Jabir states in his Book of Stones (4:12) that "The purpose is to baffle and lead into error everyone except those whom God loves and provides for". His works seem to have been deliberately written in highly esoteric code (see steganography), so that only those who had been initiated into his alchemical school could understand them. It is therefore difficult at best for the modern reader to discern which aspects of Jabir's work are to be read as symbols (and what those symbols mean), and what is to be taken literally. Because his works rarely made overt sense, the term gibberish is believed to have originally referred to his writings (Hauck, p. 19).
Jabir's alchemical investigations ostensibly revolved around the ultimate goal of takwin — the artificial creation of life. The Book of Stones includes several recipes for creating creatures such as scorpions, snakes, and even humans in a laboratory environment, which are subject to the control of their creator.
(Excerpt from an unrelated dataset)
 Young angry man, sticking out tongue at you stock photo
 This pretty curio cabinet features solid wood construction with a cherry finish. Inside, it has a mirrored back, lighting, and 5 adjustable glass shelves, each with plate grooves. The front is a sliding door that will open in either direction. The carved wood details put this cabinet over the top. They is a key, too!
What Jabir meant by these recipes is today unknown.
Jabir's interest in alchemy was probably inspired by his teacher Ja'far al-Sadiq. Rumours of him being a Sufi is mostly fabricated for the main reason that no such school (i.e., Sufism) existed during that era of Islamic history. Ibn Hayyan was deeply religious, and repeatedly emphasizes in his works that alchemy is possible only by subjugating oneself completely to the will of Allah and becoming a literal instrument of Allah on Earth, since the manipulation of reality is possible only for Allah. The Book of Stones prescribes long and elaborate sequences of specific prayers that must be performed without error alone in the desert before one can even consider alchemical experimentation.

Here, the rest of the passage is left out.